The link at the bottom of the preview all of a sudden worked for some reason. Strange.
He starts out good and then goes into the typical whine in the second half of the article. For example:
"Since 9/11, President Bush has often been criticized for not asking Americans to sacrifice. But government cannot just tell Americans we are all in it together; it must show them. And in recent decades it has been doing the opposite."
Not much new.
And all of this talk of needing to bring economic progress to our enemies is pointless, Iran was one of the most modern nations in the Middle East until 1979 when the jihadists started dragging them back into the Dark Ages. Our enemies don't want progress, they want to live in the manner of their pedophilic founder, living in huts, barbarically cutting of heads and raping women and children.
The opening is surprising, coming from the NYT. Didn't register with them to read the rest since everytime I do there are black silent helicopters hovering over my house......but the opening was good.
FMCDH(BITS)
bumpt for later (since you say it is long!)
The left likes to continually focus on the "repressive" Shah and SAVAK. Yes it was barbaric, but it was no different than the barbarianism that exists in most of the Islamic world to this day. The jihadists don't want prosperity, they want to murder anyone who doesn't share their distorted beliefs.
Username you_eat
Password cowdung
BTW, there's no charge for registering with the NY Times.
BugMeNot is what I was using but not successfully - then I got it all of a sudden.
There are precious few Henry "Scoop" Jacksons or Sam Nunns in today's Democrat Party. Lieberman is about it, and you see him get slammed all the time by people of his party.
That's merely dancing around the obvious. Here's the simplified version, and I'd be willing to bet that most Americans grasp it: Republicans are working to protect America from terrorists, tyrants, and totalitarians; Democrats are working to protect terrorists, tyrants, and totalitarians from America...
The article brings up a few interesting points, but at it's base, is encouraging a sort of America-sceptic ideology to evolve in the Democratic party. It's a nonstarter in my view. The GOP opposition would simply publicize anything to come out of such an ideological scepticism (rightly or wrongly) as "just more of the same 'hate America first' propaganda that has always been coming out of the liberals for years." End of America-sceptic foreign policy, roll credits.
There's also the problem that the author alluded to. Democrats are not becoming America-sceptical interventionists, they're becoming isolationists. Democrats circa 2006 are simply not interested in affairs outside the U.S.
(It's funny to stand back and look at it from a historical perspective, since it appears that President Bush is now cast in the role of FDR.)
No, The strategy that the Democrats are playing at this point is to be the "no" party. If the Republicans are for it, we're against it. It might well work, at least from the perspective of getting short term political power. Why offer up any cohesive policy, which comes with risks, when all you really have to do is just wait the other side out?

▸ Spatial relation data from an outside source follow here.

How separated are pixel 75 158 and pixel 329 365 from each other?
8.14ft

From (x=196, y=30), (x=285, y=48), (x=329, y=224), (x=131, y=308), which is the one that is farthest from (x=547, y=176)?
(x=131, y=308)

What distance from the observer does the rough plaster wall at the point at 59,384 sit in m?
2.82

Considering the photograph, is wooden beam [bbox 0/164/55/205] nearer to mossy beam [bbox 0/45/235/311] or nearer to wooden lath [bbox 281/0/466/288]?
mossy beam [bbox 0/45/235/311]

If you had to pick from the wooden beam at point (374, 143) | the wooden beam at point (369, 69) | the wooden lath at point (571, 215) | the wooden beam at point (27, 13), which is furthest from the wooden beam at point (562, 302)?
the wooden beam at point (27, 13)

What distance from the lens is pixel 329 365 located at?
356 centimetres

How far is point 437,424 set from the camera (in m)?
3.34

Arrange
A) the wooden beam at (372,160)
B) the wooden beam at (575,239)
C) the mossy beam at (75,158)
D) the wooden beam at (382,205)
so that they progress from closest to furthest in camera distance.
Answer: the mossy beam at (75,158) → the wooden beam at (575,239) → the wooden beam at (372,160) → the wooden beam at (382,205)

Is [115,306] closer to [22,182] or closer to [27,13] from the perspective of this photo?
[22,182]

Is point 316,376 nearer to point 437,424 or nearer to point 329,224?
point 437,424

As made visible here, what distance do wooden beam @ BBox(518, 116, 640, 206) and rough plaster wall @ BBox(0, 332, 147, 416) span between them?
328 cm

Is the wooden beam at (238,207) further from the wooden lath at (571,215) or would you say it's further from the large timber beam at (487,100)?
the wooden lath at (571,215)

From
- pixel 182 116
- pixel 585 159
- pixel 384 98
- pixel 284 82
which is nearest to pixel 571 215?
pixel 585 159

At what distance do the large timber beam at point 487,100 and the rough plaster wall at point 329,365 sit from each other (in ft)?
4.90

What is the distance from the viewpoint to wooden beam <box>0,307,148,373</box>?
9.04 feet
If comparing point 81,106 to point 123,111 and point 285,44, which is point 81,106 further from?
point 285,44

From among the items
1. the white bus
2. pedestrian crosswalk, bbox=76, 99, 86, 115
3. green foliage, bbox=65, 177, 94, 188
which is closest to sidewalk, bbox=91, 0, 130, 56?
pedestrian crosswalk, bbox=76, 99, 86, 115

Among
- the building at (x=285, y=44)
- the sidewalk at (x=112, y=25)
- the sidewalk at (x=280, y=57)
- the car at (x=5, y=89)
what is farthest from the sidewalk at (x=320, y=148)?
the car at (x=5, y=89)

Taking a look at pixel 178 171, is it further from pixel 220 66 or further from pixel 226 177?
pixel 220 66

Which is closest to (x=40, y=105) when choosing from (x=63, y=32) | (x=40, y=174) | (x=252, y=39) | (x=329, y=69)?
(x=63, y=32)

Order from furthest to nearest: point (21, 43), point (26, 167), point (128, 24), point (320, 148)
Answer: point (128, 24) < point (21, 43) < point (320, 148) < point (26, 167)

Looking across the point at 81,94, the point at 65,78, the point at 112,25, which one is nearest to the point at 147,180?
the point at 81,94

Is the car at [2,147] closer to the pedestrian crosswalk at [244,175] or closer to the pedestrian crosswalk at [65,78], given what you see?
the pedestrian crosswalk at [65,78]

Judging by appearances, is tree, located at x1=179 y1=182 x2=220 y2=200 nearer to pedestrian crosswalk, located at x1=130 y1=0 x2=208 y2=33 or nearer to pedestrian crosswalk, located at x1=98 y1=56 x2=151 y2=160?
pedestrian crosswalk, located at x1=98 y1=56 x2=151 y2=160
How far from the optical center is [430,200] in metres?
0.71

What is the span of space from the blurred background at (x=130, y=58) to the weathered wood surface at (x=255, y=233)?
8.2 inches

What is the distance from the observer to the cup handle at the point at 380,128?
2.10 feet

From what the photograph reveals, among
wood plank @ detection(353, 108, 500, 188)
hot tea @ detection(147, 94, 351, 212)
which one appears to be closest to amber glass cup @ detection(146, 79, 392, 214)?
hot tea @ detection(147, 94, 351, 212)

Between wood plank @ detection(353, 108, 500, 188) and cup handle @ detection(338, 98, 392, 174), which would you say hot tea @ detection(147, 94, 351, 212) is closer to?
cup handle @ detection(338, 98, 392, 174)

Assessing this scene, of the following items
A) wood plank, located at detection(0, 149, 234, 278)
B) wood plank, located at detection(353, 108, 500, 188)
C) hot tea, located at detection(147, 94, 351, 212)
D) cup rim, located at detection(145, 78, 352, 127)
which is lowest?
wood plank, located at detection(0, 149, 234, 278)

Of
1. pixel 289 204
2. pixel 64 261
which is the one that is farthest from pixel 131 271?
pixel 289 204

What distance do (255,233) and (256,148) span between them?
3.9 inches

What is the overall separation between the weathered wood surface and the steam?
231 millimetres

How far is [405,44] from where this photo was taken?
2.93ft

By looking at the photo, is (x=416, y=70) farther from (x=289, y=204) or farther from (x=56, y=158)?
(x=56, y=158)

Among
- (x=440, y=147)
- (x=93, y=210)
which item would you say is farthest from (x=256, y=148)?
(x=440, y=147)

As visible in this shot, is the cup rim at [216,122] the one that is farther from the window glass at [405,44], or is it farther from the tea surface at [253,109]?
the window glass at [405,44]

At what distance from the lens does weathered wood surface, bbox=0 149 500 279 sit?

But there's bigger problem transcends all this. Whether the Republicans or Democrats win this election or not is becoming increasingly irrelevant, because the prevailing belief out there amongst the public is that the new boss is just the same as the old boss. So why bother to participate in a system where you have little if any say as to how things are run and zero ability to change it? It'll be interesting to see the poll numbers this coming November election. Not so much from the point of view of who wins, but how many people make the minimal effort to show up.
>>The left likes to continually focus on the "repressive" Shah and SAVAK. Yes it was barbaric, but it was no different than the barbarianism that exists in most of the Islamic world to this day.
Just going by the numbers, it was a lot less barbaric. And probably not much more than what it took to keep the jihadis of the day, along with the local Communists, under control.